Il y a, parmi les nuées sombres du récit, un moment de bonheur et de douceur, une éclaircie lumineuse et libératrice: la confection du goulasch familial dans une marmite vieille de cent ans où est gardé un morceau du goulasch précédent....on en a les papilles en délire!


"J'adorais la cuisine de ma grand-mère, son Wienerschitzel, son émincé de veau aux pommes de terre sautées et surtout son goulasch, que j'aimais par-dessus tout. Elle s'affairait à la cuisine parmi de vieilles cocottes et de grands couteaux, la viande et l'oignon crépitaient dans la poêle. L'air saturé d'épices, de paprika, de cannelle, de poivre chatouillait les narines; les vapeurs qui montaient de ses marmites répandaient des effluves incomparables. impossible de ne pas y tremper le bout du doigt, et lorsque enfin l'heure du repas arrivait et que le goulasch était servi, l'univers explosait en sensations gustatives qui pénétraient jusqu'aux tréfonds de l'être et s'y imprégnaient à jamais. On avait le sentiment d'avoir accompli un grand voyage, un périple de plusieurs années; puis on se retrouvait à nouveau dans la pièce, la tête en feu - et on prenait encore un morceau.

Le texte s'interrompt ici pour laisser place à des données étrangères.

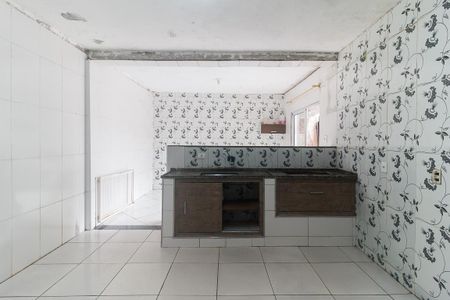 Casa para alugar com 120m², 3 quartos e 2 vagas Casa para alugar com 120m², 3 quartos e 2 vagasCozinha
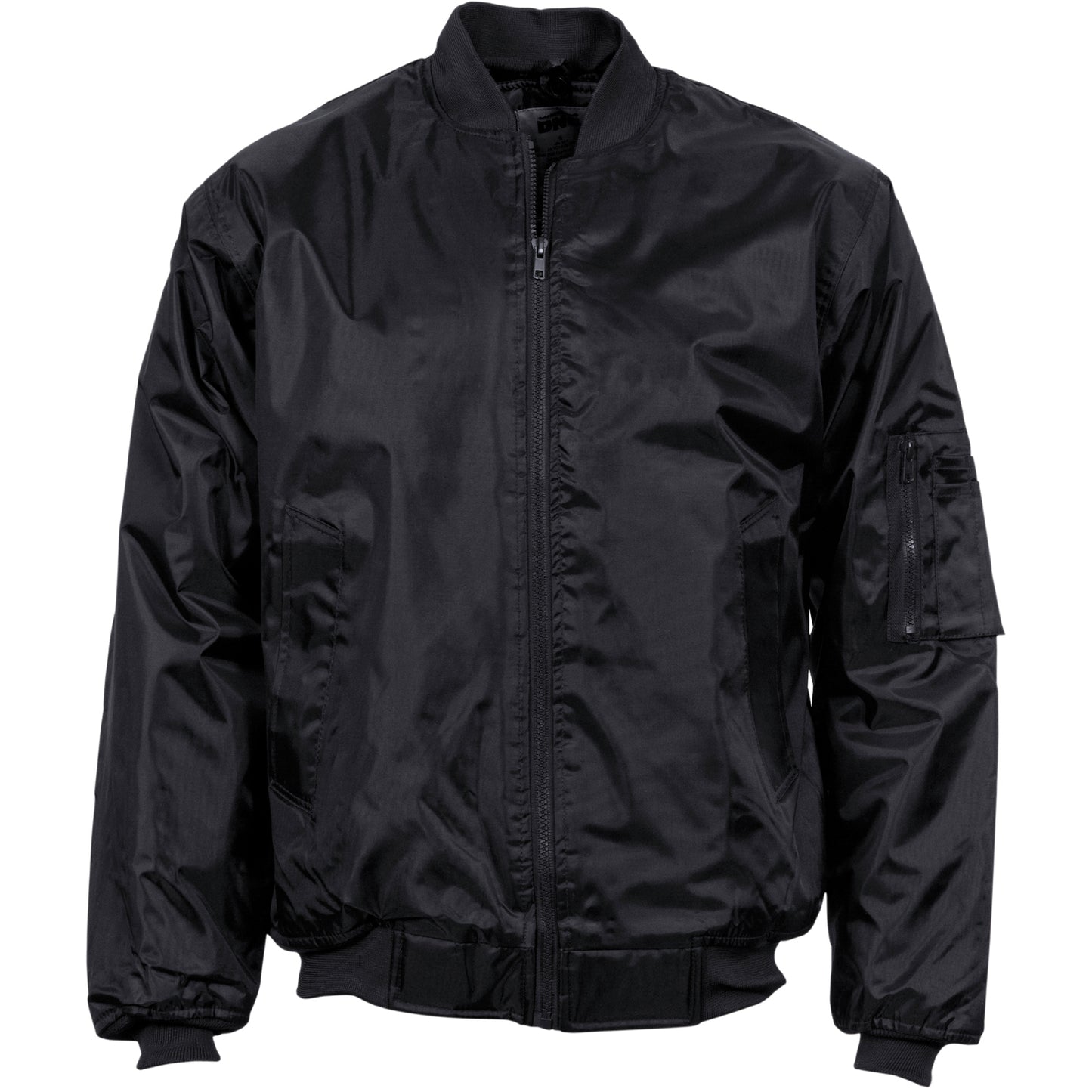 Flying Jacket - Plastic Zips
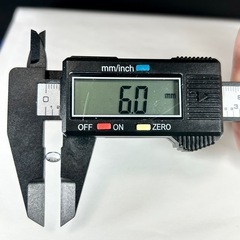 天然石 タンザナイト 0.53ct ルースの画像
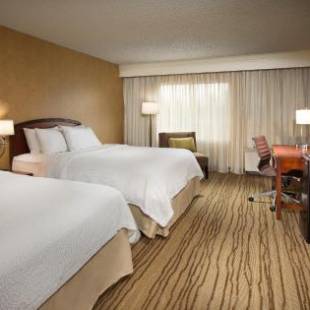 Фотографии гостиницы
Courtyard Seattle North / Lynnwood Everett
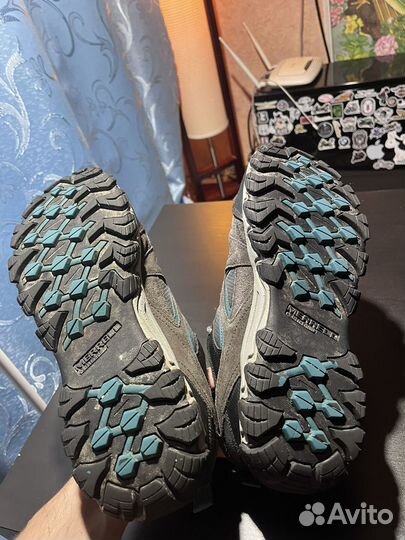 Кроссовки merrell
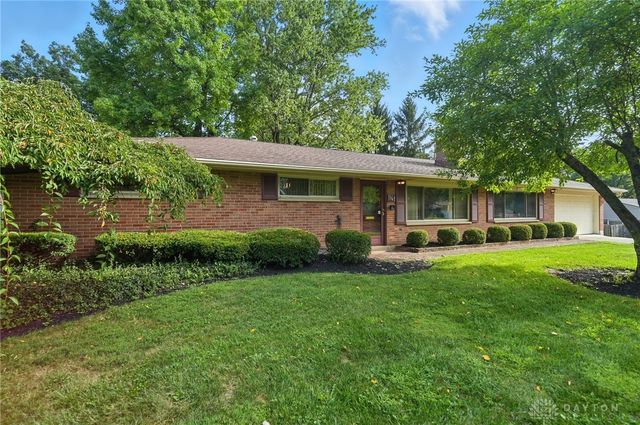 941 Donson Drive, Kettering, OH 45429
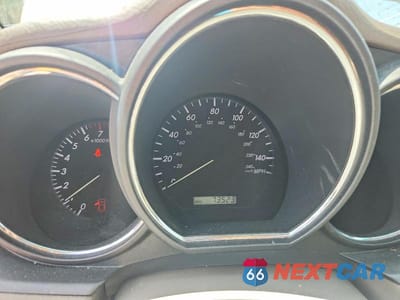 Zdjęcie 9 z 12 samochodu: 2009 LEXUS RX 350 VIN:2T2GK31U39C079948 - miniatura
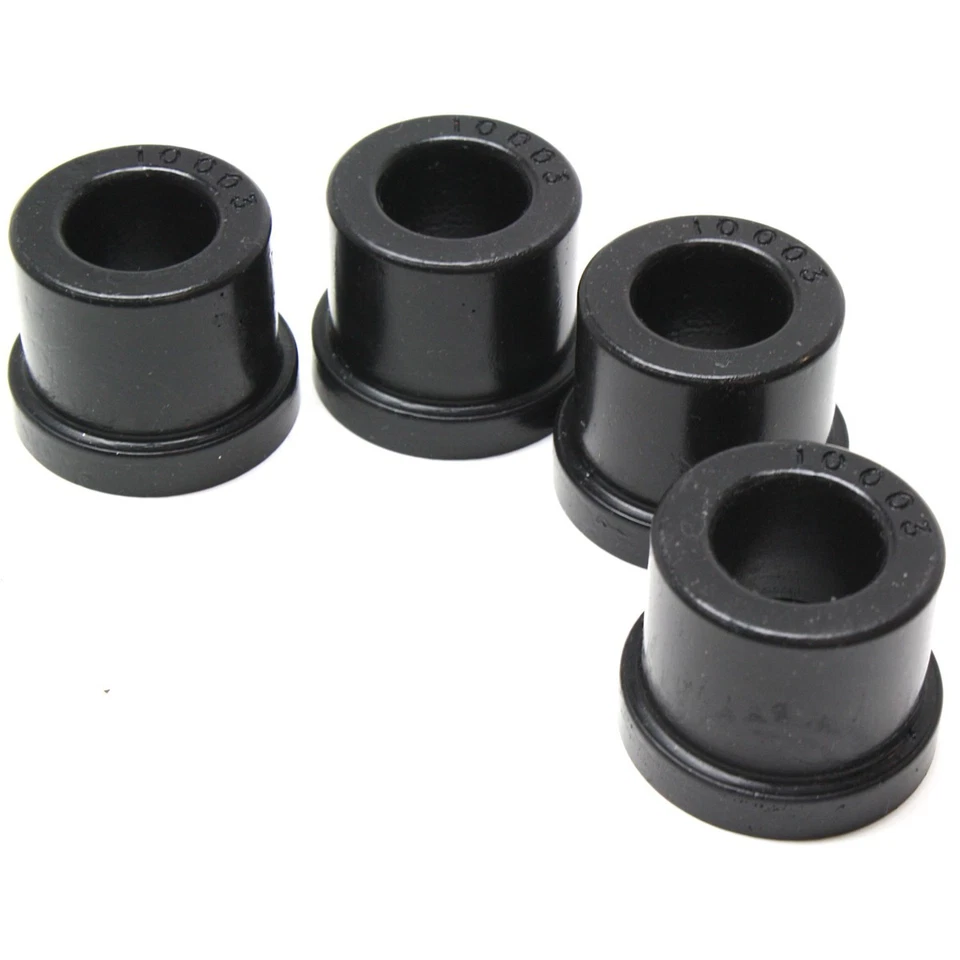 Buje de cremallera de dirección de suspensión energética 4,10103G para Ford Mustang Mercury Cougar Foto 2 de 4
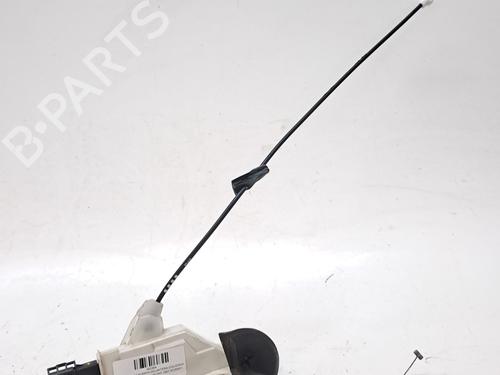Used Front left lock PEUGEOT 308 I (4A_, 4C_) 1.6 HDi (92 hp) 27462033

Le goulasch de ma grand-mère était irrésistible; l'ayant goûté une fois, on en redemandait encore et encore, on n'arrêtait plus de lécher son assiette. Puis venait le moment où grand-mère disait ça suffit, emportait la cocotte et la mettait au réfrigérateur, le torchon de cuisine autour du couvercle. mes pensées y revenaient constamment, je sentais grandir la faim. Dès que la porte se refermait sur mère et grand-mère sorties faire un tour en ville, je courais à la cuisine, ouvrais le réfrigérateur et inspectais la marmite. Il y avait une part de trop, je m'en emparais; le goulasch avait un goût encore plus exquis, il me transportait dans un passé de plus en plus lointain, jusqu'à l'arrière-grand-mère: Lydia Matthes, qui faisait revenir la viande et les oignons dans cette même marmite cent ans auparavant. Elle mettait le paprika, écrasait les tomates, ajoutait l'ail et les épices - gingembre, genièvre, cumin -, et quand le mélange commençait à frémir, elle y versait le vin rouge et le fond de boeuf. Elle construisait son goulasch lentement, le faisait mijoter plusieurs heures, jusqu'à ce que la viande se détache en filaments. Elle en prélevait un peu et se servait lors des préparations ultérieures de cetet substance qui se renforçait et s'enrichissait au fil des années. Ayant hérité de la cocotte, grand-mère utilisa la même méthode, veillant à ce qu'il reste toujours une petite quantité pour le goulasch suivant."
(p 35, 36 et 37)


Un splendide roman sur la bassesse et la cruauté humaine, sur le difficile passé à assumer, sur les frustrations d'une enfance terriblement solitaire et sombre où tout est "plombant" du départ en vacances aux visites chez l'oncle. Un roman qui dénonce et qui bouleverse.